### [TASK 1]
In the iPLAN repository text, which repository does the MAPPO baseline come from?
### [TASK 2]
Name every variant listed under Ablation Study in the iPLAN repository text.
### [TASK 3]
Continue the iPLAN repository text from its last line.

(TEXT Opens)

This repository is the codebase for our paper.

[**iPLAN: Intent-Aware Planning in Heterogeneous Traffic via Distributed Multi-Agent Reinforcement Learning**](https://arxiv.org/abs/2306.06236)

This repository was originally **forked from https://github.com/oxwhirl/pymarl** 
and **https://github.com/carolinewang01/dm2**. 
The MAPPO baseline comes from **https://github.com/uoe-agents/epymarl**.

# Table of Contents
- [**Dependencies**](#Dependencies)
- [**Installation**](#Installation)
- [**Running iPLAN**](#Running-iPLAN)
- [**Ablation Study**](#Ablation-Study)
  - [**IPPO**](#Running-IPPO), [**IPPO-BM**](#Running-IPPO-BM), [**IPPO-GAT**](#Running-IPPO-GAT), 
  [**iPLAN-Hard**](#Running-iPLAN-Hard), [**iPLAN-FC**](#Running-iPLAN-FC)
- [**Baselines**](#Baselines)
- [**Helper Functions**](#Helper-Functions)
  - [**Compute Navigation Metrics**](#Compute-Navigation-Metrics)

(TEXT Closes)
(SUPPLIED INFORMATION Opens)

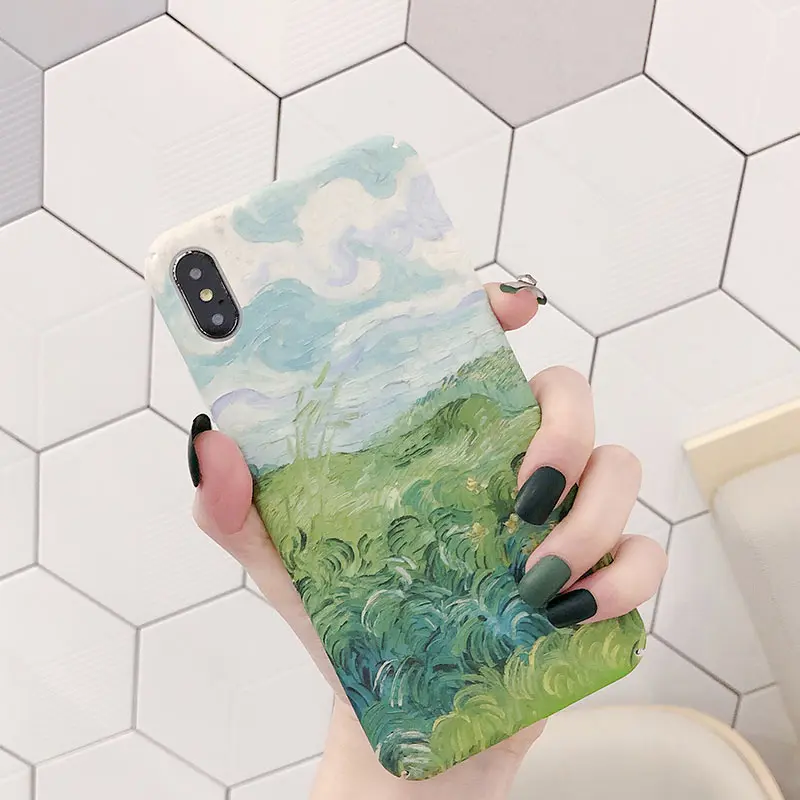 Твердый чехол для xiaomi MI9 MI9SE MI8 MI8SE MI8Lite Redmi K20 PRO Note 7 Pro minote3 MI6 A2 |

(SUPPLIED INFORMATION Closes)
(SUPPLIED INFORMATION Opens)

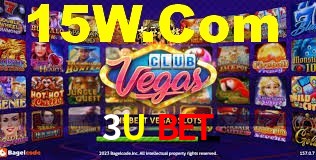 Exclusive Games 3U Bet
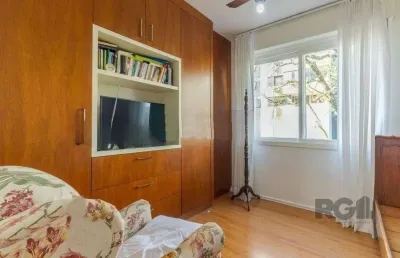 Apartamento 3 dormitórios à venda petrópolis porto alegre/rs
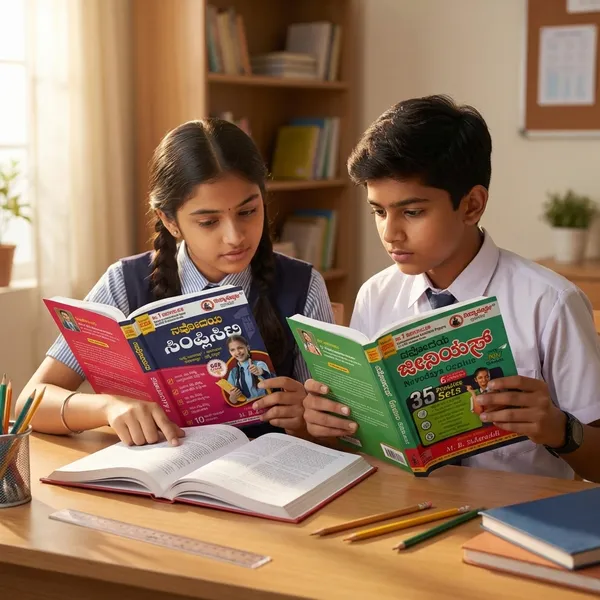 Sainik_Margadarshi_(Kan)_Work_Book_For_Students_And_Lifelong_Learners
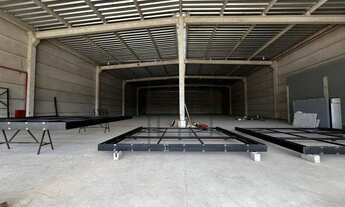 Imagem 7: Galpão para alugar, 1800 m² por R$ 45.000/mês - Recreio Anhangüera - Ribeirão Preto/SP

(SUPPLIED INFORMATION Closes)

### [YOUR RESPONSE 1]
https://github.com/uoe-agents/epymarl

### [YOUR RESPONSE 2]
IPPO, IPPO-BM, IPPO-GAT, iPLAN-Hard, iPLAN-FC

### [YOUR RESPONSE 3]
  - [**Generate Animation**](#Generate-Animation)
  - [**Plot Reward Curve**](#Plot-Reward-Curve)
- [**Results**](#Results)
- [**Animation**](#Animation)
- [**Citation**](#Citation)

# Dependencies
* [**PyTorch**](https://pytorch.org/) (1.13.1 + cu116) (GPU)
* [**stable-baselines3**](https://github.com/DLR-RM/stable-baselines3)
* [**Heterogeneous_Highway_Env**](https://github.com/wuxiyang1996/Heterogeneous_Highway_Env) (Forked from
[**highway-env**](https://github.com/Farama-Foundation/HighwayEnv/tree/master))
* [**scared**](https://sacred.readthedocs.io/en/stable/quickstart.html)
* [**PyYAML**](https://pypi.org/project/PyYAML/)

**Note**: Please our modified Highway-env given in [**Heterogeneous_Highway_Env**](https://github.com/wuxiyang1996/Heterogeneous_Highway_Env)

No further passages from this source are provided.